═══ TRECHO FORNECIDO
REl - 0600373-43.2020.6.21.0048 - Voto Relator(a) - Sessão: 06/07/2021 às 14:00

VOTO

Senhor Presidente,

Eminentes colegas:

 

Admissibilidade Recursal

O prazo para a interposição de recurso contra sentença proferida em processo de prestação de contas atinente às eleições de 2020 é de 03 (três) dias, contados do ato de intimação da parte interessada, consoante expresso no art. 85 da Resolução TSE n. 23.607/19.

Ainda, por força do disposto no art. 26, § 4º, da Resolução TRE-RS n. 347/20, após o encerramento do período eleitoral com a diplomação dos eleitos, as intimações nos processos de prestação de contas passaram a ser realizadas diretamente no Sistema de Processo Judicial Eletrônico (PJe), dispensando-se a publicação do ato no Diário da Justiça Eletrônico (DJe) e, até 12.2.2021, a observância do prazo de ciência de 10 (dez) dias, previsto no art. 5º, § 3º, da Lei n. 11.419/06, em conformidade com a normativa posta no art. 51, caput, da Resolução TRE-RS n. 338/19.
══════
**INSTRUÇÕES DAS TAREFAS:**
a - Repita exatamente a parte do voto que começa em "Admissibilidade Recursal" e termina em "TRE-RS n. 338/19.".
b - Apresente como lista numerada as linhas dos registros, começando no início dos registros e terminando na linha que contém "10.4 metres", incluindo essa linha. Omita as linhas em branco e deixe as imagens de fora da resposta.
═══ REGISTROS DO CONJUNTO
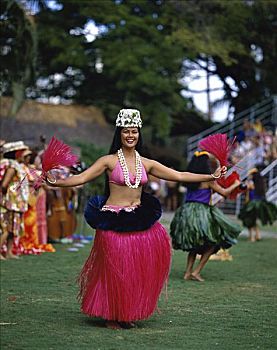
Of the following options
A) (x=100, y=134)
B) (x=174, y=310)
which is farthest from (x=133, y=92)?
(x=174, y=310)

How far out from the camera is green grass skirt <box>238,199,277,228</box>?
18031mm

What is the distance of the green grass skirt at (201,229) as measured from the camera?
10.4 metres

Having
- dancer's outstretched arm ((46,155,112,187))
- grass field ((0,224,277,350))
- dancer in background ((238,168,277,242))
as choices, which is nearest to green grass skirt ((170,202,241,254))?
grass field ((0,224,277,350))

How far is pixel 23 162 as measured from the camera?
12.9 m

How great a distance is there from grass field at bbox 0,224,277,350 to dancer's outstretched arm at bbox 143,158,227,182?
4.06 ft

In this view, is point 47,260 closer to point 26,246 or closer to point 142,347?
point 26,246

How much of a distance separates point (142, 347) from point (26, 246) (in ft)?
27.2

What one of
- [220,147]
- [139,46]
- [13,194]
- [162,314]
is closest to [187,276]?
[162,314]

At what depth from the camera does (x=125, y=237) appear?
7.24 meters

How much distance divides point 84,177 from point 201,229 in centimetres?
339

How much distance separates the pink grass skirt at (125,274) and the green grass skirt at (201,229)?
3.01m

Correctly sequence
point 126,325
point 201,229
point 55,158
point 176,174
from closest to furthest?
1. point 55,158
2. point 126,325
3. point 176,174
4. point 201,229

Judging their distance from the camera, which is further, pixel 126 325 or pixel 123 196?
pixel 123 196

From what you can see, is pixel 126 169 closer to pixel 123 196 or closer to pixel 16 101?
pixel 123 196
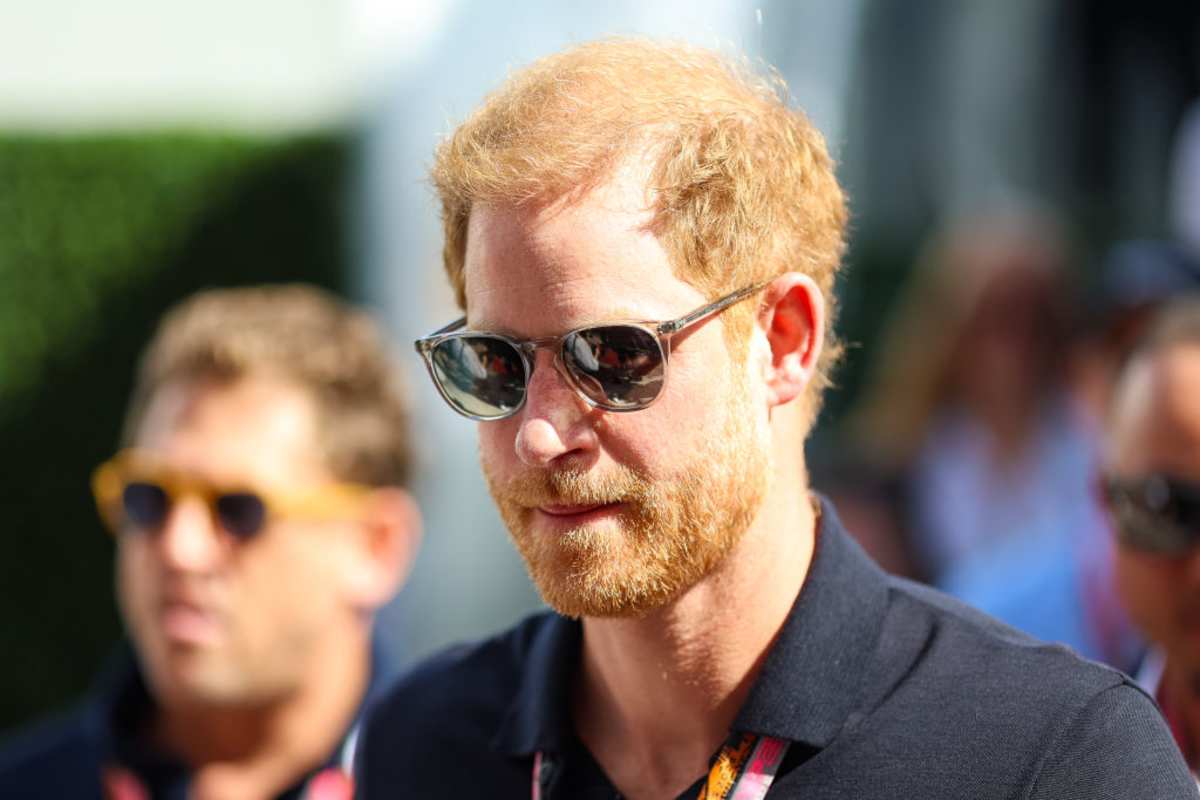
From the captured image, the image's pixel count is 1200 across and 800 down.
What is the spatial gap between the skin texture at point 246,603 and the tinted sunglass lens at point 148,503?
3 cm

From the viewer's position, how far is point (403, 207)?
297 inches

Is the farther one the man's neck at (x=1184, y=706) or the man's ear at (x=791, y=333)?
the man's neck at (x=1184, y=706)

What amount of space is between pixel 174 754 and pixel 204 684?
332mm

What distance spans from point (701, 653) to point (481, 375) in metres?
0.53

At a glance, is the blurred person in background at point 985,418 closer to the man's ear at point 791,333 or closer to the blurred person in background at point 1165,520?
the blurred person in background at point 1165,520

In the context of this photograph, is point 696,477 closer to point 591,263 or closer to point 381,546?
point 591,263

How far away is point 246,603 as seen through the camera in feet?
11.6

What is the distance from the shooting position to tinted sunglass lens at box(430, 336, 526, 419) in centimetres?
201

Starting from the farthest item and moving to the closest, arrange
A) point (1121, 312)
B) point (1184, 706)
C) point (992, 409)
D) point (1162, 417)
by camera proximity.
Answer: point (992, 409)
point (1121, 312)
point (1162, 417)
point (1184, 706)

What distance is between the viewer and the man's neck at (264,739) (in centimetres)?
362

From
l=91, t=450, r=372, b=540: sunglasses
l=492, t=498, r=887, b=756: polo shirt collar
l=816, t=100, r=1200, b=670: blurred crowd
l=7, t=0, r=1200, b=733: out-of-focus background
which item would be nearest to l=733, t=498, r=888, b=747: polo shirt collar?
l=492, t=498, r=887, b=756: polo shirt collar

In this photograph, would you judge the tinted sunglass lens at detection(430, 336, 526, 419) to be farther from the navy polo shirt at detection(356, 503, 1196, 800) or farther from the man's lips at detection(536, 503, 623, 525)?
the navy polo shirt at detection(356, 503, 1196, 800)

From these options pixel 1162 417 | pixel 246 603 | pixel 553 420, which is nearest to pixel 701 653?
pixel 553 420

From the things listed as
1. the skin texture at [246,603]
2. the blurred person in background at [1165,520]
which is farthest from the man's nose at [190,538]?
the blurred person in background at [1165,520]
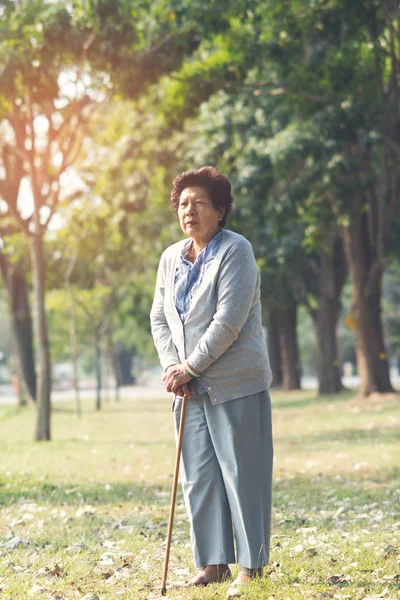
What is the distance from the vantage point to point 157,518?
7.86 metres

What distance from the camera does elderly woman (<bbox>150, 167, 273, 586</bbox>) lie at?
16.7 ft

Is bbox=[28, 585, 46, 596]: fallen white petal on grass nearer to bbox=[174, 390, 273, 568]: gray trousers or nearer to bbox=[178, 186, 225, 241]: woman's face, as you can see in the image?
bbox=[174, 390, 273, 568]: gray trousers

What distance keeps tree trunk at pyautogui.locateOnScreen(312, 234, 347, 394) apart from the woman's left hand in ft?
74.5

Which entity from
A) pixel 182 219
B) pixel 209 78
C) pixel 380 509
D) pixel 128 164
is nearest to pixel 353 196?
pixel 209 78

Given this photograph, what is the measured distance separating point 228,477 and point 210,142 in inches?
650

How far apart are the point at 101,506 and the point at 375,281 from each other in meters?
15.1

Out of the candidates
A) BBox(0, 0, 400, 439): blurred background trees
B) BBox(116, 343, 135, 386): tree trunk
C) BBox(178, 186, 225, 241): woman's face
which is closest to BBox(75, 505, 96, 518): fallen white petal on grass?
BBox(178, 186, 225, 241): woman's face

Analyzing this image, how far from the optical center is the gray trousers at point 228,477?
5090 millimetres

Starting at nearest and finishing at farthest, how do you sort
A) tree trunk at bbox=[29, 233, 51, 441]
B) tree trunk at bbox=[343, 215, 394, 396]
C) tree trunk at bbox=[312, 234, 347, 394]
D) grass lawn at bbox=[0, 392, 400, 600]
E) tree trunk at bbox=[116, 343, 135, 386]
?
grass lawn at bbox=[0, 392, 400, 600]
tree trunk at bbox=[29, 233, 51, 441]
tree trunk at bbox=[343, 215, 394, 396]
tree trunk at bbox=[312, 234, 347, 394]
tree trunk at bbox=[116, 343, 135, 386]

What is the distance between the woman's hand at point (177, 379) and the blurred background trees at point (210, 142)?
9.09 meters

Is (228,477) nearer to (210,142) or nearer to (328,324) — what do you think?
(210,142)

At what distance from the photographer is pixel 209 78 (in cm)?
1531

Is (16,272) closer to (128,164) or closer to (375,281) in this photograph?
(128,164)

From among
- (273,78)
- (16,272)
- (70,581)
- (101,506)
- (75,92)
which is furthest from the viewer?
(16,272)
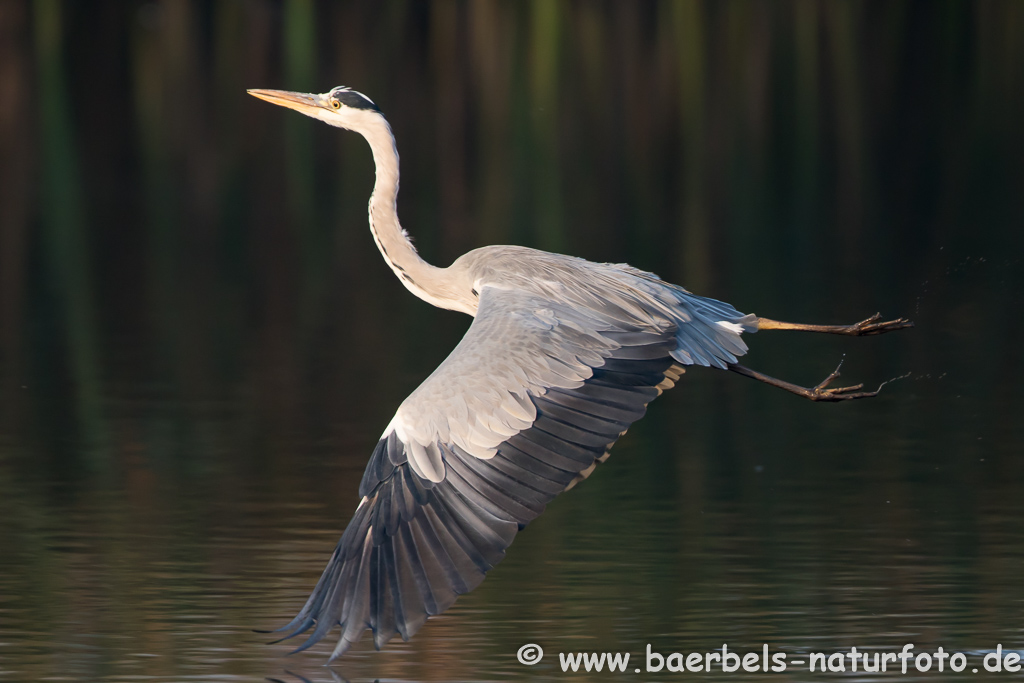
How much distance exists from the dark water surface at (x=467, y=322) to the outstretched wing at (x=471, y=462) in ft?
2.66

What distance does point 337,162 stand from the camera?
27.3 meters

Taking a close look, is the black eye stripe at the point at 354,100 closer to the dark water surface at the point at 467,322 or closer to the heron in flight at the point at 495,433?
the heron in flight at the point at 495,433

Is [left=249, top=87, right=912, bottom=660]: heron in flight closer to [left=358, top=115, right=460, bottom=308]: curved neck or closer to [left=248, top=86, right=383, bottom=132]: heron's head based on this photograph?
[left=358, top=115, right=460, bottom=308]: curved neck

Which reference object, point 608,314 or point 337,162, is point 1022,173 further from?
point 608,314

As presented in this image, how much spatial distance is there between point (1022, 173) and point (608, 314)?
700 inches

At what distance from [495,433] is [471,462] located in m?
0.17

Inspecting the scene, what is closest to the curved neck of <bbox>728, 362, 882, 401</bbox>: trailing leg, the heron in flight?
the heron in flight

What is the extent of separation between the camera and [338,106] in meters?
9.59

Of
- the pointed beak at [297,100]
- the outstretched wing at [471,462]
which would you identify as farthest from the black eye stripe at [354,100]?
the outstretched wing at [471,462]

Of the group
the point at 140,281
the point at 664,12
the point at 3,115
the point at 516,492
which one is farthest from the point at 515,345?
══════
**AS RESPOSTAS:**
a -
Admissibilidade Recursal

O prazo para a interposição de recurso contra sentença proferida em processo de prestação de contas atinente às eleições de 2020 é de 03 (três) dias, contados do ato de intimação da parte interessada, consoante expresso no art. 85 da Resolução TSE n. 23.607/19.

Ainda, por força do disposto no art. 26, § 4º, da Resolução TRE-RS n. 347/20, após o encerramento do período eleitoral com a diplomação dos eleitos, as intimações nos processos de prestação de contas passaram a ser realizadas diretamente no Sistema de Processo Judicial Eletrônico (PJe), dispensando-se a publicação do ato no Diário da Justiça Eletrônico (DJe) e, até 12.2.2021, a observância do prazo de ciência de 10 (dez) dias, previsto no art. 5º, § 3º, da Lei n. 11.419/06, em conformidade com a normativa posta no art. 51, caput, da Resolução TRE-RS n. 338/19.

b -
1. Of the following options
2. A) (x=100, y=134)
3. B) (x=174, y=310)
4. which is farthest from (x=133, y=92)?
5. (x=174, y=310)
6. How far out from the camera is green grass skirt <box>238,199,277,228</box>?
7. 18031mm
8. What is the distance of the green grass skirt at (201,229) as measured from the camera?
9. 10.4 metres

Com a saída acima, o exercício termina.